- [Brontekst]
Resolutie om korte keten te ondersteunen
Omdat Groen wil dat Vlamingen ook na de lockdown naar hoevewinkels blijven gaan, heeft het een resolutie klaar die initiatieven rond de korte keten beter moet ondersteunen. Het vond daarbij steun bij N-VA, CD&V, Open Vld en Vooruit. “Ook na de lockdown willen we dat Vlamingen naar hoevewinkels gaan”, zeggen de initiatiefnemers. “Daarom moeten we landbouwers helpen die zich op de kaart willen zetten met korte keten-producten en op hobbels in de regelgeving stoten of met vragen blijven zitten over de economische haalbaarheid.”
Regering oproepen om de positie van de landbouwers in de keten te versterken
De tekst roept de regering op om de positie van de landbouwers in de keten te versterken via de ondersteuning van leefbare businessmodellen op maat. Proefprojecten van kennisinstellingen zoals het ILVO moeten worden uitgerold binnen de gangbare landbouwsector. De regering is ook gevraagd om structuren te ondersteunen die kunnen helpen de positie van de land- en tuinbouwer als prijszetter in de markt te versterken. De lokale productie moet beter bekend worden gemaakt bij de consument en er moeten gerichte opleidingen komen voor landbouwers om zelf een systeem van korte keten uit te bouwen.
“Het is een goede zaak dat mensen rechtstreeks bij een boer kopen”, zegt Chris Steenwegen van Groen. “Er ontstaat een vertrouwensband met de boer, die krijgt waardering en een goede prijs voor de producten. Die producten zelf zijn dan weer gezond, hebben er minder kilometers op zitten en hebben daardoor een kleine C02-voetafdruk.”
Demir bezoekt biologisch melkveebedrijf
Vlaams minister van Omgeving Zuhal Demir (N-VA) bezocht zaterdag de Tievishoeve in het Limburgse Oudsbergen naar aanleiding van de Week van de Korte Keten. De Tievishoeve is een biologisch melkveebedrijf met een eigen hoevewinkel en een bistro met ijssalon. De minister kwam vroeger al met haar vader naar het bedrijf van Johan en zijn familie om er rauwe melk te kopen, nu had ze zelf haar 3-jarige dochter bij omdat ze het belangrijk vindt dat die weet waar melk en vlees vandaan komen.
“Korte keten landbouw is landbouw dichtbij de Vlaming. Zonder voedsel, geen Vlaamse culinaire geneugten. Lokaal gekweekte asperges rechtstreeks van bij de boer, een hoevewinkel die producten verkoopt van verschillende landbouwers uit het dorp of onze supermarkten, die net zoals in Frankrijk, met trots producten van bij ons verkopen. Dat is voor mij de toekomst van onze lokale boeren en ook dé vorm van landbouw met een groot draagvlak”, klinkt het.

Verzamelde gegevensregels
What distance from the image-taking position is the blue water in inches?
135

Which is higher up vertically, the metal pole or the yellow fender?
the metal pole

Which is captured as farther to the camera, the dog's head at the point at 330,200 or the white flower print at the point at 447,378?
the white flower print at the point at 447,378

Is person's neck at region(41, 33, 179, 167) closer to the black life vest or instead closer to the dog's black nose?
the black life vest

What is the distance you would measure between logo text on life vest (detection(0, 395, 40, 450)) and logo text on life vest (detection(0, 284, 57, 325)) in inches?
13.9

- [Opdracht]
Kun je de alinea uit het artikel over de korte keten die begint met "De tekst roept de regering op" herschrijven als een beknopte opsomming met alle hoofdpunten?

- [Jouw antwoord]
- De positie van landbouwers in de keten versterken door leefbare businessmodellen op maat te ondersteunen.
- Proefprojecten van kennisinstellingen zoals het ILVO uitrollen in de gangbare landbouwsector.
- Structuren ondersteunen die de positie van land- en tuinbouwers als prijszetter in de markt versterken.
- De lokale productie beter bekendmaken bij de consument.
- Gerichte opleidingen voorzien zodat landbouwers zelf een systeem van korte keten kunnen uitbouwen.